THE RECORDS
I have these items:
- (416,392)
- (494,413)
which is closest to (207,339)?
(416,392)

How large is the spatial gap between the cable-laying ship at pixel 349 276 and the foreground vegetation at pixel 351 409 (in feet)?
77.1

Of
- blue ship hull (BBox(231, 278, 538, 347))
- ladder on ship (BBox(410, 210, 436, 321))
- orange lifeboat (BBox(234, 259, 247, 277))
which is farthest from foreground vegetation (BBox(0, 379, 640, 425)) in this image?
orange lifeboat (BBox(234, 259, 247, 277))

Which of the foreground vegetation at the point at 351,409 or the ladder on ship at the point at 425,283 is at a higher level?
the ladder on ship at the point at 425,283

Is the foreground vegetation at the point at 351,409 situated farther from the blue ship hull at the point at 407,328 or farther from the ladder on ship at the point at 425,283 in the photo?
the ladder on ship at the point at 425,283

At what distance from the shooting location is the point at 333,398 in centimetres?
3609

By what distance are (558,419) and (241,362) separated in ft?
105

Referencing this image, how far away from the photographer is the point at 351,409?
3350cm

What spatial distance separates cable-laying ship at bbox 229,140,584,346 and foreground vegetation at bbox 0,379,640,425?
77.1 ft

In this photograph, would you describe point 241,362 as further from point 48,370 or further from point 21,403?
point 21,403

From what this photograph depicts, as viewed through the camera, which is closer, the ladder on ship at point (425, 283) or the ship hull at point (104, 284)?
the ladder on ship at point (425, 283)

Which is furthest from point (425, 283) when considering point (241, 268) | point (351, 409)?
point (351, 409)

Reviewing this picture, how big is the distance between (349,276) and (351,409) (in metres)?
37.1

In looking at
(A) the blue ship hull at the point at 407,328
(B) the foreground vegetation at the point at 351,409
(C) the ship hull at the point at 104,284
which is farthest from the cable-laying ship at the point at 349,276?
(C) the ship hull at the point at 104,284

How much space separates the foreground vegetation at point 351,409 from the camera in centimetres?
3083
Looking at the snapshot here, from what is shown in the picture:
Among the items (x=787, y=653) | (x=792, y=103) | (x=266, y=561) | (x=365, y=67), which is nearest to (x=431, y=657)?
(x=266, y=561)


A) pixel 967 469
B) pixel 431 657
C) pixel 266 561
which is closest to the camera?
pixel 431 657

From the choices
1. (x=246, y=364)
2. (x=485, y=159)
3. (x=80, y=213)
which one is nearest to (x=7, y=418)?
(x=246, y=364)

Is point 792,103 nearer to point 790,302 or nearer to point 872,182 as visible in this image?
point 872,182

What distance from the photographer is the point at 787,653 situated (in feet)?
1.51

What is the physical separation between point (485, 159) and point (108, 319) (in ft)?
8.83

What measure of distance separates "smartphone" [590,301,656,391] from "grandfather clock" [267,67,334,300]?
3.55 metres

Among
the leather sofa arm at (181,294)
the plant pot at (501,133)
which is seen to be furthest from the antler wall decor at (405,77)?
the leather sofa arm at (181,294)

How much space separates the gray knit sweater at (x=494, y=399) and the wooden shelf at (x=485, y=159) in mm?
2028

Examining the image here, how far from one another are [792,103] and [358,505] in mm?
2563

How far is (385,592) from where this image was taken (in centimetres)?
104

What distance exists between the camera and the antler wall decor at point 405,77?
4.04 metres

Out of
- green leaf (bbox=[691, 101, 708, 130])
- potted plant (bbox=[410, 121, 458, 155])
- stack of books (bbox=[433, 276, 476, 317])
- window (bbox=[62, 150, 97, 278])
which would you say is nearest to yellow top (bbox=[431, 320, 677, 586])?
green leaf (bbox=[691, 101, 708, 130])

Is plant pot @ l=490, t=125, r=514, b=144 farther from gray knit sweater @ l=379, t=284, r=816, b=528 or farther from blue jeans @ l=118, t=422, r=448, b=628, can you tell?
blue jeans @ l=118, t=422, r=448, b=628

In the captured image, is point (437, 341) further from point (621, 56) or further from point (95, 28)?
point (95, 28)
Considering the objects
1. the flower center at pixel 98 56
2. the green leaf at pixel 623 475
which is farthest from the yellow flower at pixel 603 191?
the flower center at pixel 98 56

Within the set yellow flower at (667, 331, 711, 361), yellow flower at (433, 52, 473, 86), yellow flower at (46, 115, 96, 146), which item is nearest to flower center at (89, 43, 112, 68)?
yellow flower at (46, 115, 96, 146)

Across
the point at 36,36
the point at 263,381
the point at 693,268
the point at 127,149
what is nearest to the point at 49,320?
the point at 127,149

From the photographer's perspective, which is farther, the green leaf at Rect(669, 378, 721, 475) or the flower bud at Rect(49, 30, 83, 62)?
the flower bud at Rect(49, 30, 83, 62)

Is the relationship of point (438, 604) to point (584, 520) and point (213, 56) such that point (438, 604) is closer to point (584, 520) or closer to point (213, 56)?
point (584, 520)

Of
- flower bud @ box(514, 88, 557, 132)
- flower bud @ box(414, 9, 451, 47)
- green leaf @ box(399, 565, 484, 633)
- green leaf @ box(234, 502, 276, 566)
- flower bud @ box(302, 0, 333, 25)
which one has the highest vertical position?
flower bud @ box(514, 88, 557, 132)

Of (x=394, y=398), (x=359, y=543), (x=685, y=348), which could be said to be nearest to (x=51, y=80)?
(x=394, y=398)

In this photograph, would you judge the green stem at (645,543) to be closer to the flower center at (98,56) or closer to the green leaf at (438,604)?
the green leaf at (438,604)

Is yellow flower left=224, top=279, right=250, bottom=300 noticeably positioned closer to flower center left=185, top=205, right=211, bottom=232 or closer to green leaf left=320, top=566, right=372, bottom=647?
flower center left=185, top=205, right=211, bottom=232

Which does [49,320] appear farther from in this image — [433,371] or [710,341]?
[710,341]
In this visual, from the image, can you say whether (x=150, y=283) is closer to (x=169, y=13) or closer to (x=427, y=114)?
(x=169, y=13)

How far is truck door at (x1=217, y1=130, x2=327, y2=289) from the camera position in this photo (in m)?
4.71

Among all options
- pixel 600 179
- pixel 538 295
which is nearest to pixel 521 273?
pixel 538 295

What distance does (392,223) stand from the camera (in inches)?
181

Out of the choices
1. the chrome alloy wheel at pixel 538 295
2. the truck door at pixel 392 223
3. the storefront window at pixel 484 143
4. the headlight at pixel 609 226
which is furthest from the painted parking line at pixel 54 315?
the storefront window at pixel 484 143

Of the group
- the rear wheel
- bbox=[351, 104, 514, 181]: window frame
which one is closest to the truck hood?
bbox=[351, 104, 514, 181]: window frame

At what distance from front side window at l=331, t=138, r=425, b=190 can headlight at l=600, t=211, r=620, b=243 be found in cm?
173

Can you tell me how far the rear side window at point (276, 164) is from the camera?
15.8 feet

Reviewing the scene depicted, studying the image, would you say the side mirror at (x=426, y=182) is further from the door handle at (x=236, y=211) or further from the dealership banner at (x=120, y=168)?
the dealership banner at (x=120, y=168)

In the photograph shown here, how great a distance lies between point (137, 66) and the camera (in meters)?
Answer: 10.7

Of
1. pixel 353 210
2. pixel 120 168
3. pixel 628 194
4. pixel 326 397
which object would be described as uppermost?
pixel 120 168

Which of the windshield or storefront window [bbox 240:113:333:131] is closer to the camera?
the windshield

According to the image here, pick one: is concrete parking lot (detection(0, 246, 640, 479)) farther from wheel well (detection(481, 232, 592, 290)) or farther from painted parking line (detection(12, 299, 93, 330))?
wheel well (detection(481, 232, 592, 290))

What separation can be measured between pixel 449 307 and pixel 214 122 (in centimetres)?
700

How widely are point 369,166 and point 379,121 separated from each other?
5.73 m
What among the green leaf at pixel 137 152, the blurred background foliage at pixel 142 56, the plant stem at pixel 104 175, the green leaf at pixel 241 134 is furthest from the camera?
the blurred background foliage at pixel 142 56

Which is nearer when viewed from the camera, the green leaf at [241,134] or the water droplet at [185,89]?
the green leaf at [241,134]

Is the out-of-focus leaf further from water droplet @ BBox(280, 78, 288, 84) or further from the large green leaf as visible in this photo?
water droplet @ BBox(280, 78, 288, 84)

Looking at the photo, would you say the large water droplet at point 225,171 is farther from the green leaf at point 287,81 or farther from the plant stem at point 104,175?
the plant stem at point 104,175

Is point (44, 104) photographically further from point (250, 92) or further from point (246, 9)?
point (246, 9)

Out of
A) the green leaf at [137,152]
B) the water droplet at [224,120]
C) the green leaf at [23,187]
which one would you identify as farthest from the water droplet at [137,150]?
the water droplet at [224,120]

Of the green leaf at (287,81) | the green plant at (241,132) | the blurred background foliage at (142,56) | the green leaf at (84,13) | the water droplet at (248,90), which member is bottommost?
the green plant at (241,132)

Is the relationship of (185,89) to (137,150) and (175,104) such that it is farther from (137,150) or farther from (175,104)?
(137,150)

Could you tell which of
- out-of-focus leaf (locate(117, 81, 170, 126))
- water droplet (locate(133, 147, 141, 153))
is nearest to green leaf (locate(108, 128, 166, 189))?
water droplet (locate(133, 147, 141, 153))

WHAT TO WORK ON
Print the data verbatim from the line containing "From what this" to the line containing "3.55 metres", including both of those lines.

WORKED SOLUTION
From what this photograph depicts, as viewed through the camera, which is closer, the ladder on ship at point (425, 283) or the ship hull at point (104, 284)?
the ladder on ship at point (425, 283)

Which is furthest from point (425, 283) when considering point (241, 268) | point (351, 409)?
point (351, 409)

Reviewing this picture, how big is the distance between (349,276) and (351,409) (in metres)?
37.1

In looking at
(A) the blue ship hull at the point at 407,328
(B) the foreground vegetation at the point at 351,409
(C) the ship hull at the point at 104,284
which is farthest from the cable-laying ship at the point at 349,276?
(C) the ship hull at the point at 104,284

How much space separates the foreground vegetation at point 351,409 from the camera in centimetres?
3083
Looking at the snapshot here, from what is shown in the picture:
Among the items (x=787, y=653) | (x=792, y=103) | (x=266, y=561) | (x=365, y=67), which is nearest to (x=431, y=657)?
(x=266, y=561)


A) pixel 967 469
B) pixel 431 657
C) pixel 266 561
which is closest to the camera?
pixel 431 657

From the choices
1. (x=246, y=364)
2. (x=485, y=159)
3. (x=80, y=213)
which one is nearest to (x=7, y=418)?
(x=246, y=364)

Is point 792,103 nearer to point 790,302 or nearer to point 872,182 as visible in this image?
point 872,182

What distance from the photographer is the point at 787,653 situated (in feet)?
1.51

What is the physical separation between point (485, 159) and point (108, 319) (in ft)?
8.83

What measure of distance separates "smartphone" [590,301,656,391] from "grandfather clock" [267,67,334,300]?
3.55 metres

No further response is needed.